Ich denke, diese Frage lässt sich sehr leicht beantworten.

Die abgegebenen Stimmen gegen die Fusion haben einen Prozess verhindert, der eine wirkliche Einheit der Angler Deutschlands auf Jahre hinaus, vielleicht sogar für immer, unmöglich gemacht hätte. Diejenigen haben ein Konglomerat aus mangelnder Kompetenz, fehlendem Demokratieverständnis und eklatanter finanzieller Risiken verhindert. Sie haben verhindert, dass sich Jahrzehntelange Mißachtung, Ignoranz und Überheblichkeit in der Vertretung der Anglerschaft weiter manifestieren konnte. 

Die wahren Gegner der Angler sind diejenigen, die nicht müde werden zu bekräftigen, dass die Angler keine Mitglieder in den Verbänden sind, wenn es darum geht Entscheidungsprozesse zu generieren oder darüber zu informieren. Die sich aber nicht scheuen zur Darstellung ihrer vermeintlichen Macht und Wichtigkeit die Zahl eben jener "Nichtmitglieder" als  Legitimation und Rückhalt für ihr Wirken aufzuführen. Und die komplett verdrängen, dass es eben jene nach Belieben hervorgeholten oder weggesteckten Nicht-/Mitglieder sind, die durch ihre Beiträge die Existenz dieser Verbände überhaupt erst ermöglichen. 

Die wahren Gegner der Angler sind diejenigen, die jetzt auf die wenigen Reformwilligen einprügeln. Diejenigen, die nun erneut versuchen wollen, diese Fusion im März 2013 zu erzwingen. Diejenigen, die nicht das Rückgrat haben die Verantwortung für das Scheitern der Fusion zu übernehmen und zurückzutreten. 

Allerspätestens seit dem 17.11.2012 kann keiner mehr behaupten, über wesentliche Dinge nicht informiert gewesen zu sein, kann niemand behaupten, alle noch anstehenden Probleme könne man in Nachgang einer Fusion mit links lösen. Es kann auch niemand mehr behaupten die Öffentlichkeit, die Angler an der Basis, hätten kein Interesse am Verbandspolitischen geschehen. 

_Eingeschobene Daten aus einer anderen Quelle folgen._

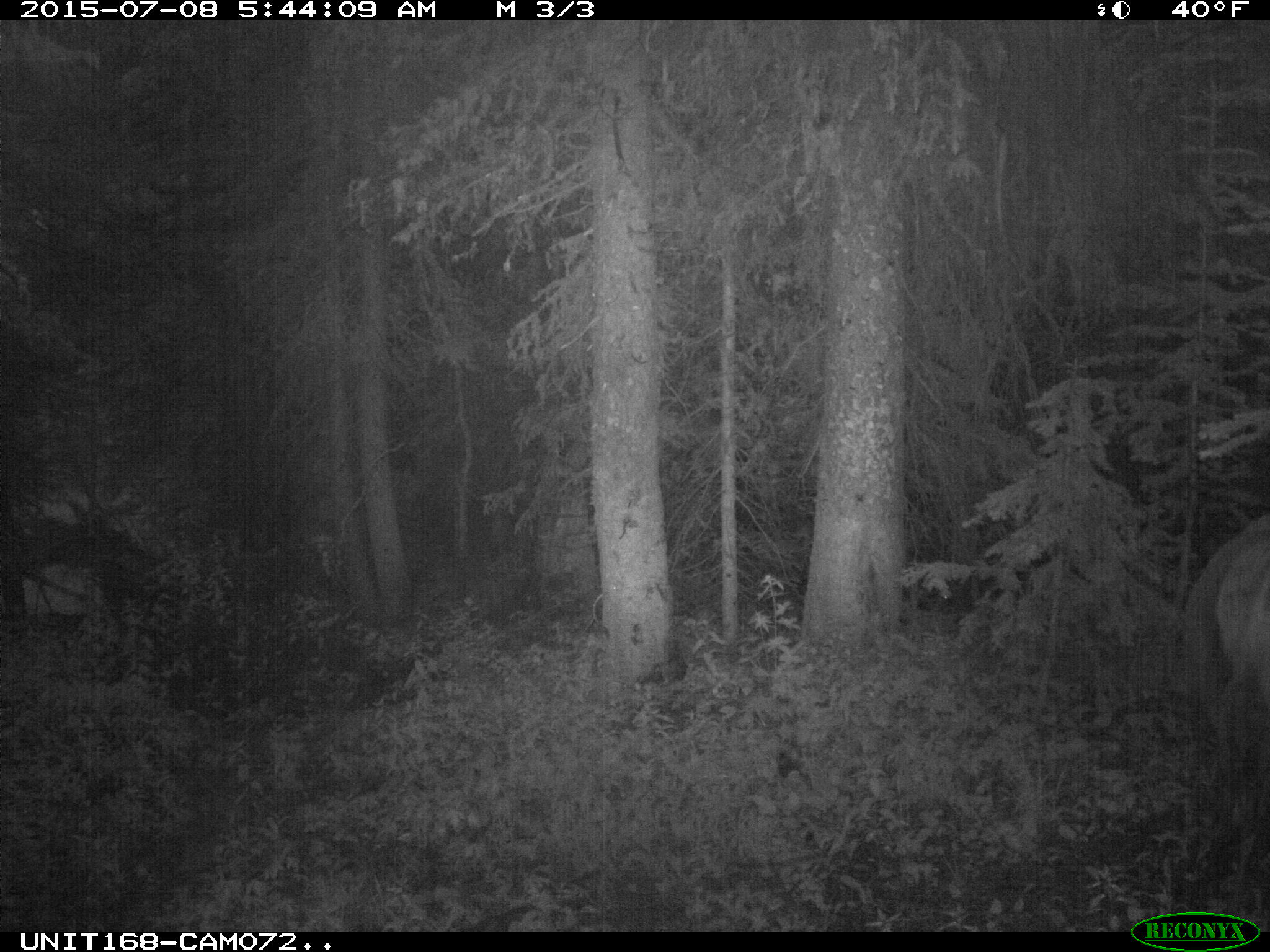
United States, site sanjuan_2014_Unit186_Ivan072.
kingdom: Animalia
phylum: Chordata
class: Mammalia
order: Artiodactyla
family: Cervidae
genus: Cervus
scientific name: Cervus elaphus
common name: red deer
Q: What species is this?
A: Cervus elaphus (red deer).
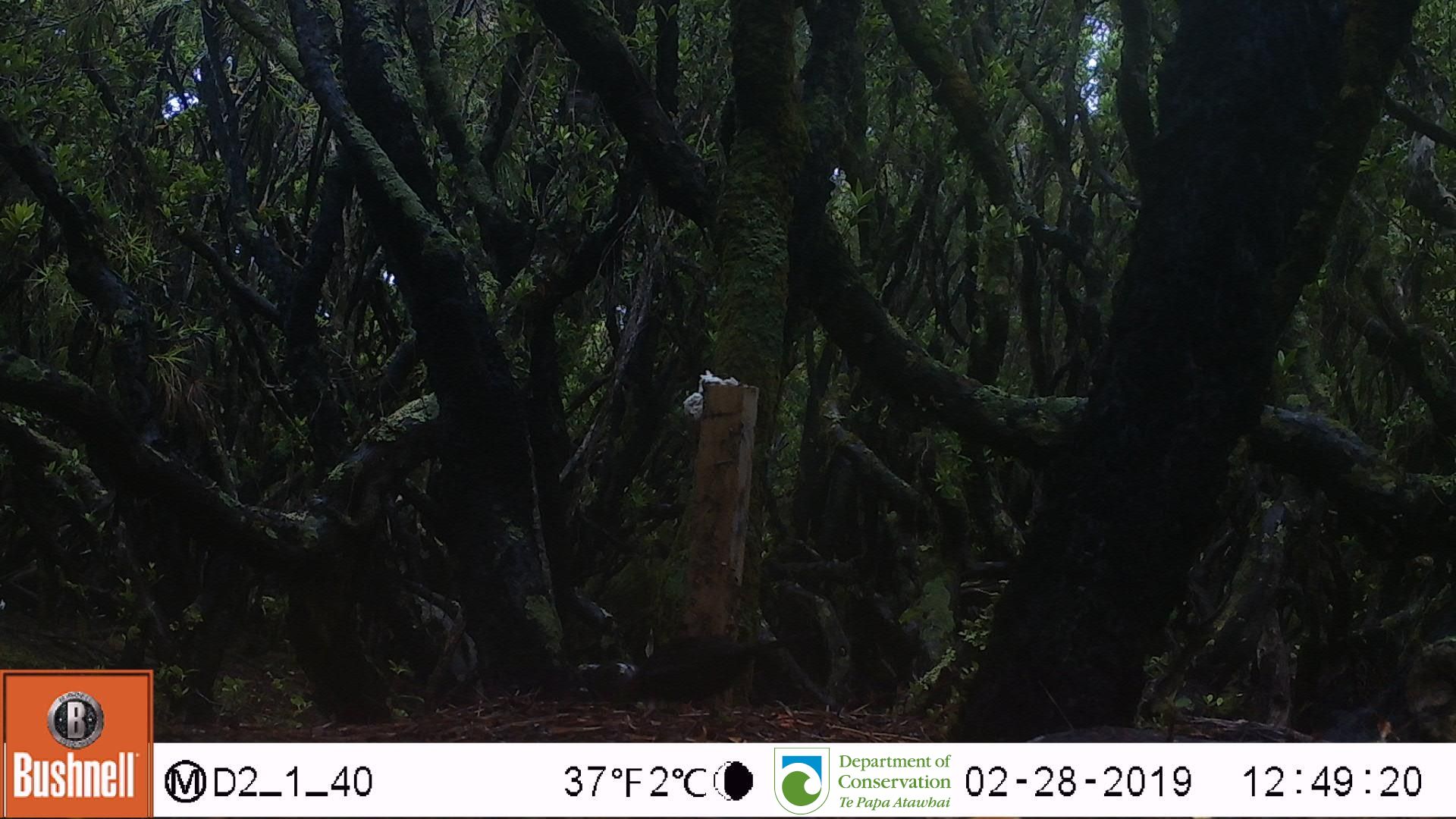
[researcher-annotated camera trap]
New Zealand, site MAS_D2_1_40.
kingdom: Animalia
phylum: Chordata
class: Aves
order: Passeriformes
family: Turdidae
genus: Turdus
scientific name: Turdus merula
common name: eurasian blackbird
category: blackbird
Blackbird (eurasian blackbird) (Turdus merula).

Und alles, was nun in Gang gebracht wird, um eine Fusion im März 2013 doch noch durchzusetzen, ist wider der Interessen aufgeklärter Vereine und Angler, ist wider den gesunden Menschenverstand und wider jeglicher betriebwirtschaftlicher Verantwortung. Kurz, es ist wider der Interessen der Angler und eine Gefahr für die Angelfischerei in Deutschland.


Wenn denn irgendwann in Zukunft eine wirkliche Einheit der Angler in Deutschland erreicht werden kann und soll, dann ist es äußerst kontraproduktiv, nun auf diejenigen einzuprügeln, die gegen die Fusion gestimmt haben. Man treibt dadurch den Keil noch tiefer, trennt sich noch weiter von denjenigen, die auf Grund ihrer Einstellung und ihrem Verantwortungsbewusstsein der einzige Hoffnungsfunke für die Zukunft der Angelfischerei in Deutschland sind. 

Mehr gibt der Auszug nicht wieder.